Reasons for the Decision

1. Admissibility

1.1 The appeal is admissible.

1.2 The new main request filed with the letter of 14 March 2012 is admissible since it represents a clear and direct response to the board's communication sent pursuant to Article 15(1) RPBA and it is simple to handle.

2. Main request

2.1 The new main request contains only one independent claim, which is a purpose-related product claim (within the meaning of Article 54(5) EPC 2000) relating to a pharmaceutical composition simultaneously containing brimonidine tartrate and timolol maleate for use in a method of treatment of glaucoma or ocular hypertension. Thus, claim 1 addresses the simultaneous administration of the two active ingredients in one single pharmaceutical composition for the treatment of glaucoma and ocular hypertension.

The main request meets the requirements of Articles 123(2) (see inter alia pages 1 to 3 of the application as filed) and 84 EPC.

2.2 Moreover, the subject-matter claimed in claim 1 meets the requirements of novelty (Article 54 EPC) since none of the cited documents discloses a pharmaceutical composition simultaneously containing both active ingredients. In fact, none of the cited documents discloses the simultaneous administration of both ingredients. Documents D1 and D2 disclose the sequential administration of the active ingredients with a five-minute interval using two separate pharmaceutical compositions.

2.3 Document D1, which discloses the treatment of glaucoma or intraocular hypertension with the sequential administration of the drugs brimonidine (0.2%) and timolol in two separate pharmaceutical compositions or, alternatively, document D2, which discloses the treatment of elevated intraocular pressure with the sequential administration of brimonidine tartrate (0.2%) and timolol maleate (0.5%) in two separate pharmaceutical compositions, represents the closest prior art.

The problem to be solved lies in the provision of a medication for the treatment of glaucoma or ocular hypertension that has fewer side effects, in particular in relation to somnolence and oral dryness.

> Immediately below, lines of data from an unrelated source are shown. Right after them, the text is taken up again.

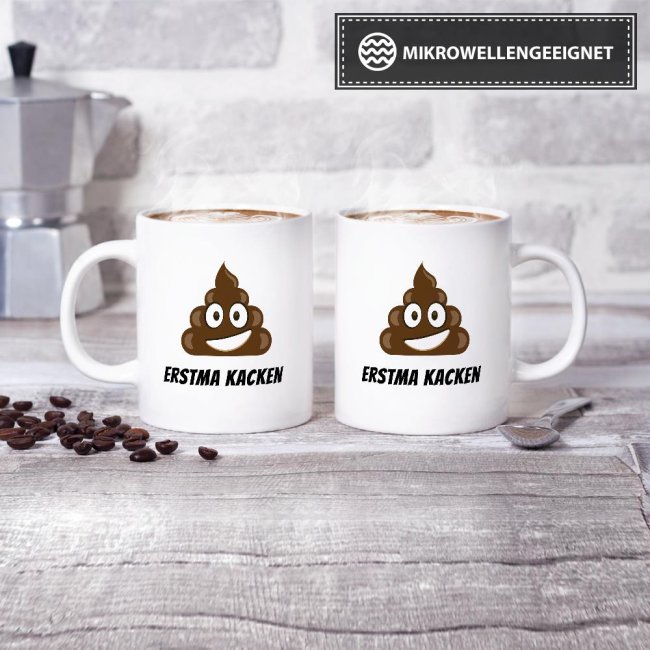 Tasse Erstma kacken
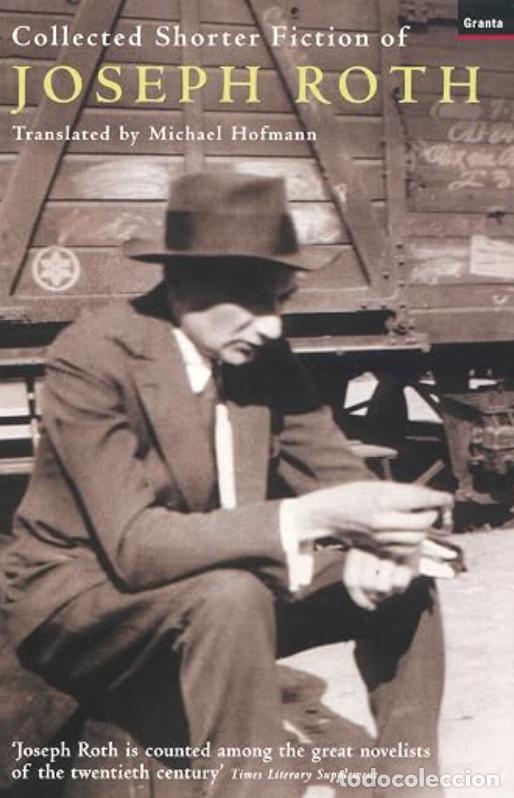 Libros de segunda mano: Joseph Roth : Relatos y novelas cortas (Collected Shorter Fiction of Joseph Roth... M. Hofmann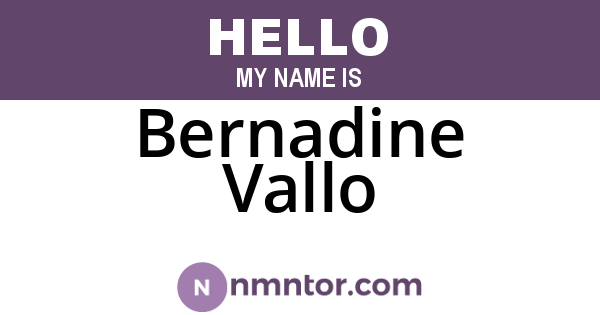 Bernadine Vallo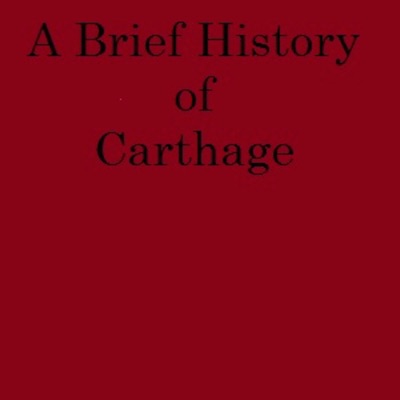 A Brief History of Carthage:Joshua Jared Scott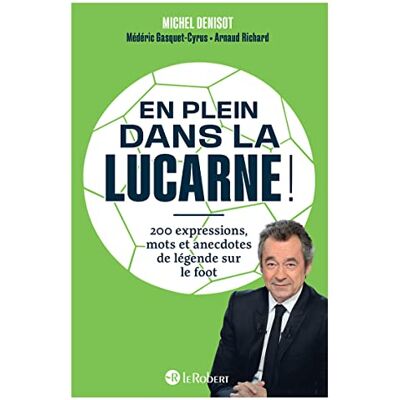 Denisot, Michel En plein dans la lucarne ! 200 expressions mots et anecdotes de légende sur le foot - Publicité Denisot, Michel En plein dans la lucarne ! 200 expressions mots et anecdotes de légende sur le foot - Publicité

The reduction of side effects by means of administration of the combination of active ingredients in one single composition was explicitly mentioned in the application as filed, page 1. Moreover, reduction of side effects (inter alia somnolence and dry mouth) was investigated in the examples (see page 13). Additionally, the reduction of side effects is not an arbitrary co-lateral effect but a significant part of a successful medium- and long-term therapy.

The technical data submitted during appeal proceedings (in particular with the appellant's letter dated 19 August 2011), which are extracted from the clinical studies and concern the comparison between the simultaneous administration in one single pharmaceutical composition of both active ingredients, and the sequential administration of the separate ingredients show that the problem has been plausibly solved. Document D12 further illustrates that the same level of side effects is attained by the BID and TID administration of brimonidine (see appellant's letter dated 14 March 2012). Therefore, the comparison submitted with the letter of 19 August 2011 concerns an acceptable comparison of the simultaneous versus the sequential administration of the two active ingredients, which shows a significant decrease in side effects (somnolence, dry mouth) vis-à-vis the closest prior art.

The solution to the problem lies in the simultaneous administration of the two active ingredients in one single pharmaceutical composition.

None of the cited documents gives any hint as to how to attain a reduction in side effects (in particular somnolence and dry mouth).

In view of the above analysis, the subject-matter of claim 1 of the main request meets the requirements of Article 56 EPC. Claims 2 to 4 are dependent claims on claim 1 and, thus, the conclusion achieved for claim 1 applies for analogous reasons.

ORDER

For these reasons it is decided that:

1. The decision under appeal is set aside.

2. The case is remitted to the first instance with the order to grant a patent on the basis of the set of claims of the main request filed with the letter of 14 March 2012 and a description to be adapted.